Join the Trust for Public Land Hawaiian Islands Program (TPL), KUA and friends this Friday, September 18, 2015 for Worldwide PARK(ing) Day when thousands of public parking spaces worldwide will temporarily transform into public spaces, including nine “parks” in Downtown Honolulu and Kakaʻako.
We will be with KUA staff at the PARK(ing) space in front of their old Kakaʻako office building at the Box Jelly/Fishcake: 307 Kamani Street on Friday, September 18, 2015, 11:00-whenever (peak programming 11a.m. -1:00 p.m.). Flora will be provided by Hui Kū Maoli Ola and Mana Ai will be conducting a poi and paʻi ai pounding demonstration (free samples). Members of Kupaʻāina will join and jam. There will be follow up community discussion at 6:00 p.m at Box Jelly.

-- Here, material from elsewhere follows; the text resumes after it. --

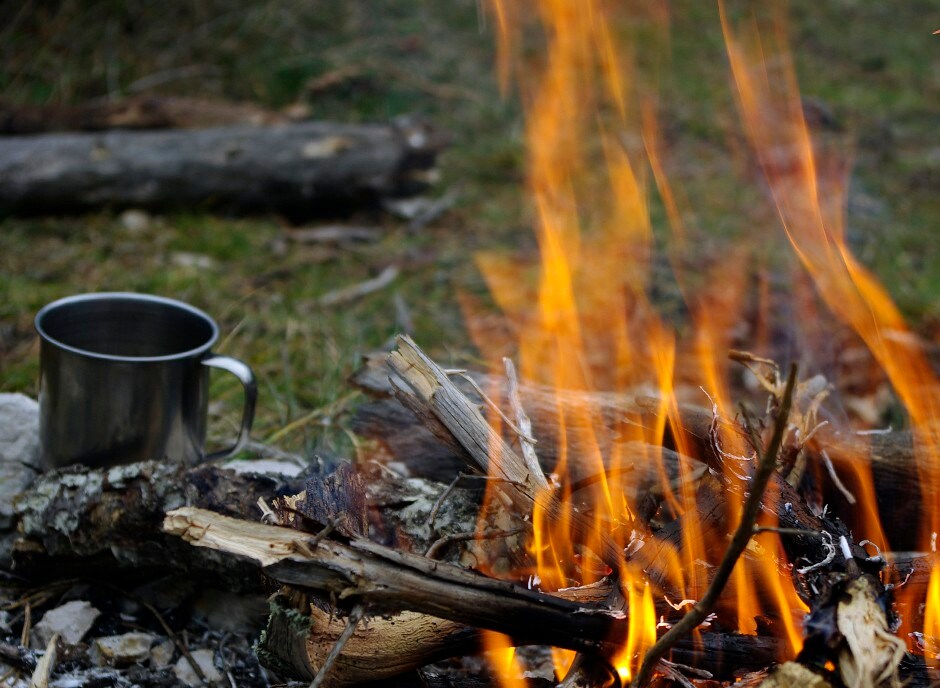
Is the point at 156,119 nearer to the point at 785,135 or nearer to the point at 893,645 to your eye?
the point at 785,135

PARK(ing) Day is an annual open-source global event where citizens, artists and activists collaborate to temporarily transform metered parking spaces into “PARK(ing)” spaces: temporary public places. The mission of PARK(ing) Day is to call attention to the need for more open space (urban or otherwise) and connect with others to generate critical debate around how public space is created and allocated … at least until the meter runs out!

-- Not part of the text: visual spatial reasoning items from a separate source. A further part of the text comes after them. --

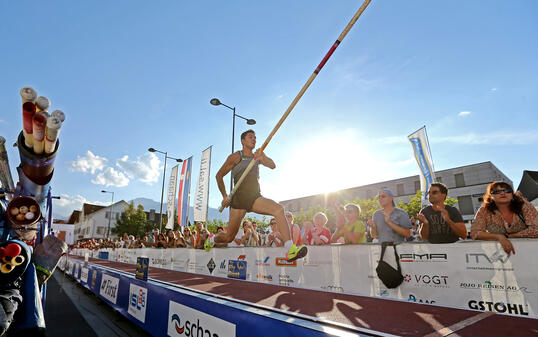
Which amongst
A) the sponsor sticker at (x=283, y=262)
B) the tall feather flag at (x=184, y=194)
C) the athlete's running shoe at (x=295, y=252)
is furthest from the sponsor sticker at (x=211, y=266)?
the tall feather flag at (x=184, y=194)

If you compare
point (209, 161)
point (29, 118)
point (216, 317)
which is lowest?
point (216, 317)

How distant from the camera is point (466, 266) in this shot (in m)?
3.74

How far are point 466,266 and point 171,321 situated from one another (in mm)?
3793

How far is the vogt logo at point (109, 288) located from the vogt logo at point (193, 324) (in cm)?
292

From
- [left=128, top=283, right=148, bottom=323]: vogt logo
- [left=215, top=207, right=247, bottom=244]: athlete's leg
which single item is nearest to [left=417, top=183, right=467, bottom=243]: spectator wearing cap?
[left=215, top=207, right=247, bottom=244]: athlete's leg

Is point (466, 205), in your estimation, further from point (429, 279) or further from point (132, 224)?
point (132, 224)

PARK(ing) Day is a concept created by San Francisco art collective Rebar in 2005 to re-imagine the potential of the metered parking space.
TPL is a national non-profit land conservation organization that partners with public agencies, other non-profit organizations, and local communities to create parks and conserve land for people. TPL’s Hawaiian Islands Program has protected lands of significant importance to the people of Hawaiʻi and communities (many managed by communities themselves) across the state including properties at Lapakahi, Puʻuhonua o Hōnaunau, Kauhola Point and Wao Kele o Puna on Hawaiʻi island, Waipā, Hanalei and Limahuli on Kauaʻi, at Paukūkalo, Mūʻolea on Maui, in Hālawa Valley on Molokaʻi and Waimea Valley, Honouliuli, Kūkaniloko and Pūpūkea-Paumalū on Oʻahu. It is currently working on preservation of the Ka ʻIwi shoreline, shoreline around the Turtle Bay Resort, and the historic battlefield and burial grounds at Kuamoʻo on Hawaiʻi Island.
This information was provided by Lea Hong the Director of the Trust for Public Land Hawaiian Islands Program.